WAVE MANUAL will not be your standard, run-of-the-mill textbook. We intend to approach the book as a work of art that includes graffiti, paintings, flyers, broadcasts, and collaborative community projects that have taken place both within the Free Radio movement and in the construction of our text.

WAVE MANUAL will not simply be a theoretical exercise but a documentation of our complete immersion into the Micro-FM movement that includes travel to Mexico and around the U.S. to work with and interview participants of various Free Radio collectives.

Your donations go to travel expenses, the procurement of materials, and the publishing costs of WAVE MANUAL. We are extremely excited about the potentials of this project and we thank you for your donations.

Even if you can only donate a couple dollars, it would be extremely helpful.

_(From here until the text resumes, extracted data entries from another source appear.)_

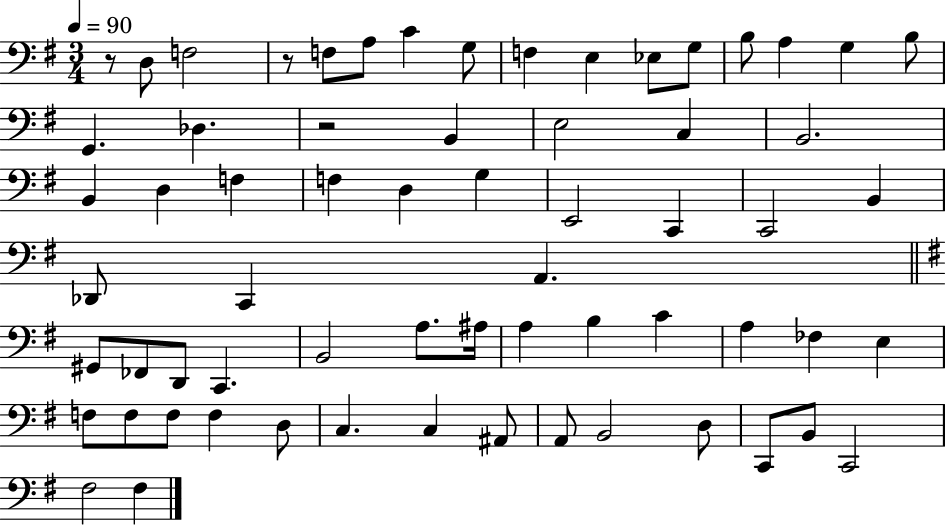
R/e D3/e F3/h R/e F3/e A3/e C4/q G3/e F3/q E3/q Eb3/e G3/e B3/e A3/q G3/q B3/e G2/q. Db3/q. R/h B2/q E3/h C3/q B2/h. B2/q D3/q F3/q F3/q D3/q G3/q E2/h C2/q C2/h B2/q Db2/e C2/q A2/q. G#2/e FES2/e D2/e C2/q. B2/h A3/e. A#3/s A3/q B3/q C4/q A3/q FES3/q E3/q F3/e F3/e F3/e F3/q D3/e C3/q. C3/q A#2/e A2/e B2/h D3/e C2/e B2/e C2/h F#3/h F#3/q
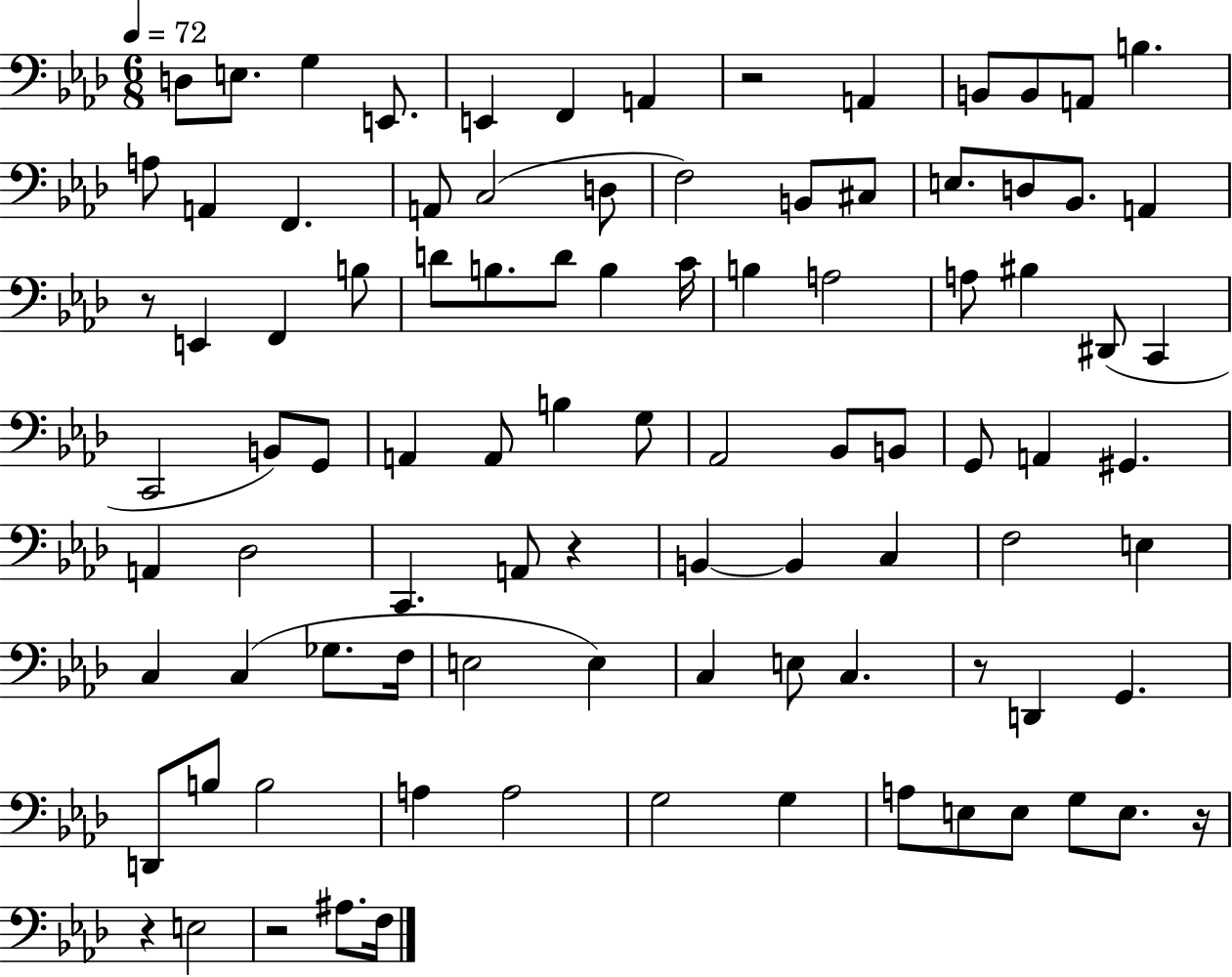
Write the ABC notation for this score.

X:1
T:Untitled
M:6/8
L:1/4
K:Ab
D,/2 E,/2 G, E,,/2 E,, F,, A,, z2 A,, B,,/2 B,,/2 A,,/2 B, A,/2 A,, F,, A,,/2 C,2 D,/2 F,2 B,,/2 ^C,/2 E,/2 D,/2 _B,,/2 A,, z/2 E,, F,, B,/2 D/2 B,/2 D/2 B, C/4 B, A,2 A,/2 ^B, ^D,,/2 C,, C,,2 B,,/2 G,,/2 A,, A,,/2 B, G,/2 _A,,2 _B,,/2 B,,/2 G,,/2 A,, ^G,, A,, _D,2 C,, A,,/2 z B,, B,, C, F,2 E, C, C, _G,/2 F,/4 E,2 E, C, E,/2 C, z/2 D,, G,, D,,/2 B,/2 B,2 A, A,2 G,2 G, A,/2 E,/2 E,/2 G,/2 E,/2 z/4 z E,2 z2 ^A,/2 F,/4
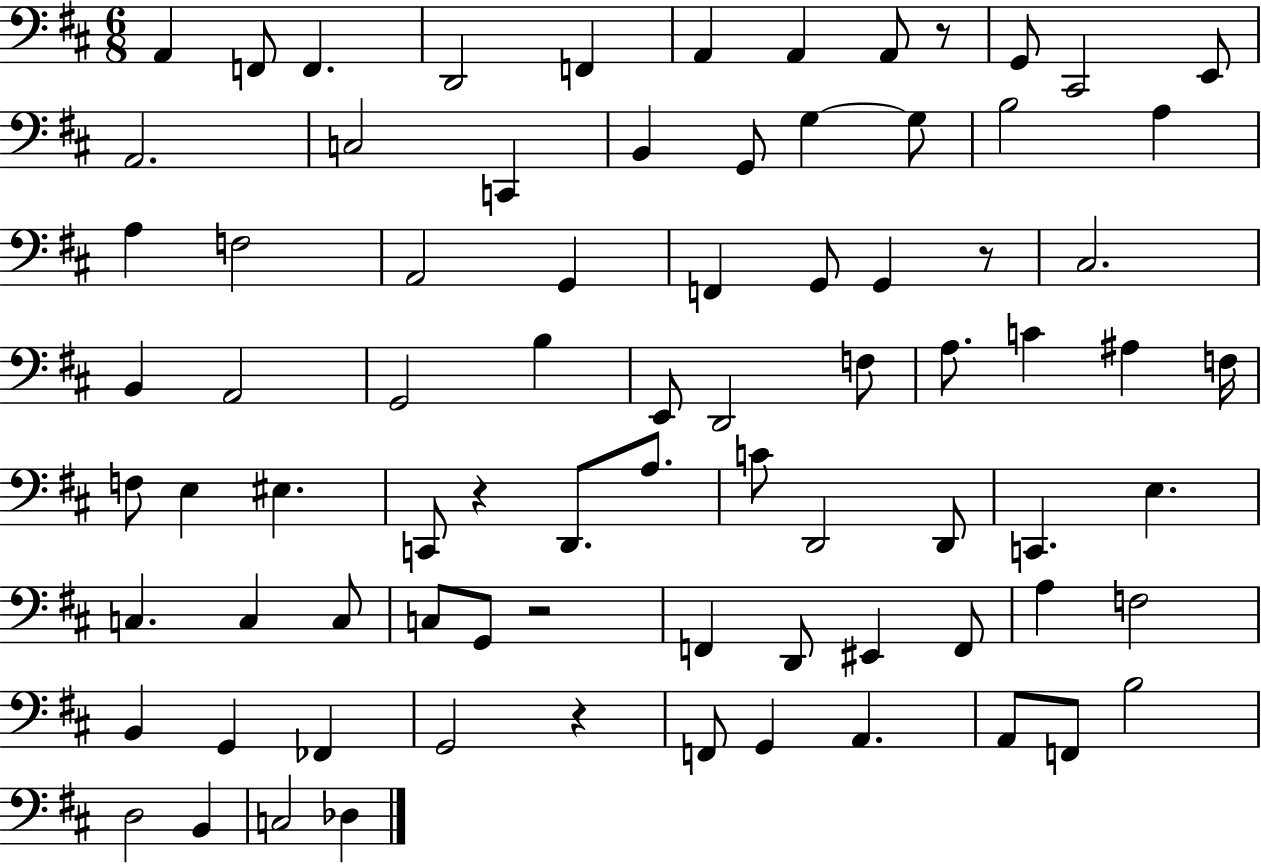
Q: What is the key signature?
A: D major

Just as helpful would be spreading the word, sharing our Kickstarter page on your blog, Facebook, etc etc. Also, we intend to help raise funds by screening the documentary Un Poquito de Tanta Verdad. So, if you’re in the So Cal area and would like us to set up a screening at your community center, home, or school, let us know!

Also, now that we’ve launched the page, I’ll have more time for writing. The month of June is looking to be extremely productive.